Check your understanding.
A. Quote the essay on Generation Y and curing cancer word for word, starting with "I have found" and going on through "end in sight.".
B. Continue the essay on Generation Y and curing cancer from its final paragraph, picking up right after its last question.

Selected passage.
|---|

The first question that I ask is this; to what generation DO I belong? For years now, I've been told that Generation Y is the generation of the future, the generation that will change the world. My own third grade teacher told me that I might one day be the person to cure cancer and make millions of dollars profit. It's funny that every time somebody told me that I could cure cancer, they automatically assumed that I wanted to cure cancer because I wanted to be rich and famous - not for the sake of helping other people.
I have found out that cancer will really not be cured, because it is such a natural part of the human life cycle. If you don't die of anything else, you will die of cancer.
The revelation that a tumor is simply a mass of mutated cells, and that cellular mutations happen at astonishingly speedy time intervals led me down a deeper and more widespread revelation: that much of the world is suffering from the same crippling disease that comes from a simple miscalculation by cellular reproduction. In other words, everyone is vulnerable, and there is no end in sight.
Do I really want to be of the generation tasked with the responsibility of dealing with this insurmountable task? If I make the cure to cancer, what happens next? What about AIDS, Diabetes, Obesity, and overall declining intelligence levels among the adult population?

|---|

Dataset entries
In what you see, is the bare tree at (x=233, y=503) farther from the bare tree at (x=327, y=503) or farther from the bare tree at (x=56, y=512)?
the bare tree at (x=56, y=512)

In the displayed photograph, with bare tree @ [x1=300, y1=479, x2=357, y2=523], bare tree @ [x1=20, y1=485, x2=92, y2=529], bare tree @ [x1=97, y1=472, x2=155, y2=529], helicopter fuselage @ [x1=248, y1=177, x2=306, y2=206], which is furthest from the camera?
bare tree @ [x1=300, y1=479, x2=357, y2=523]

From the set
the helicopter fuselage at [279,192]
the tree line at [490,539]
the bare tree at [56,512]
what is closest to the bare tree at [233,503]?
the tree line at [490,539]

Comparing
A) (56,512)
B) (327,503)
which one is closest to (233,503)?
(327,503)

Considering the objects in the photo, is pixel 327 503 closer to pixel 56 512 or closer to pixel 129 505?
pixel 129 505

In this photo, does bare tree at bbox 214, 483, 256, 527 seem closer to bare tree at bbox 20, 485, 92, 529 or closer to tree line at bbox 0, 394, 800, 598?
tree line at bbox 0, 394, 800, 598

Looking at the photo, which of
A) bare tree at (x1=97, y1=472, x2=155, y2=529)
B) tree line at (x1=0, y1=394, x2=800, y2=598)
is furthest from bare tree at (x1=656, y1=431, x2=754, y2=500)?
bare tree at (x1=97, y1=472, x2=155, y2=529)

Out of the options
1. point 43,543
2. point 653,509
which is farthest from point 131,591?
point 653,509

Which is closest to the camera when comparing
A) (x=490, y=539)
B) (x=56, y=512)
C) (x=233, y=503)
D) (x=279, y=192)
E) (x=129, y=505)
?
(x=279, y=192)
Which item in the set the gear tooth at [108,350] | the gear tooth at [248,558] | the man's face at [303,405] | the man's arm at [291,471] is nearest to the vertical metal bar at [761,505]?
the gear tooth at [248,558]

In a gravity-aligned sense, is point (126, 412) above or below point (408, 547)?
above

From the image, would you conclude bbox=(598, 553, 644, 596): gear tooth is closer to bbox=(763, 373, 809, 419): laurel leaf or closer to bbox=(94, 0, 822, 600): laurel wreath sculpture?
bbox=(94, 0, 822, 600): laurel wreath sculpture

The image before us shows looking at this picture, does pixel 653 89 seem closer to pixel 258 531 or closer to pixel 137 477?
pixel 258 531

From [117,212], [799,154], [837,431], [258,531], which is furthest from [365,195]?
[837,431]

|---|

Responses to the tasks.
A.
I have found out that cancer will really not be cured, because it is such a natural part of the human life cycle. If you don't die of anything else, you will die of cancer.
The revelation that a tumor is simply a mass of mutated cells, and that cellular mutations happen at astonishingly speedy time intervals led me down a deeper and more widespread revelation: that much of the world is suffering from the same crippling disease that comes from a simple miscalculation by cellular reproduction. In other words, everyone is vulnerable, and there is no end in sight.

B.
I'll tell you something right now - I don't want to be a part of that. But that was what Generation X was all about. Most over forty people I know have gained a sense of duty and obligation to the world around them after their lifeless and vain youth. These days, it is hard for me to imagine my U.S. History teacher as the guy chanting "GENERATION F#$% YOU!" at a Kurt Cobain concert. I argue, however, that Generation X has realized the mistakes of a sterile anarchic youth too late in the game.
Primarily, Generation X didn't care about anything that involved bleak odds and outcomes, and they went by the slogan "F%^& You!". Whenever national tax day came, this generation's slogan could be heard all across this country. The downfall of not caring about something, however, is not doing anything about it.
Generation X is passing the torch now, and it is my opinion that they have been passing the torch for the last two decades. Generation Y is stepping up to bat, at least that's what I have been told since third grade.
Recently, however, I discovered that I was on the tail end of Generation Y, and that most of us Y people have already graduated college. A lot of us have already passed their primal optimum years, and they weren't there to quell the storms as I was told they would be.
I also discovered that I also fall in to another category - Generation Z. Besides being the last letter of the alphabet, Generation Z might also have a few other things in it's standing versus the already aging Generation Y: I would get the option of coming third.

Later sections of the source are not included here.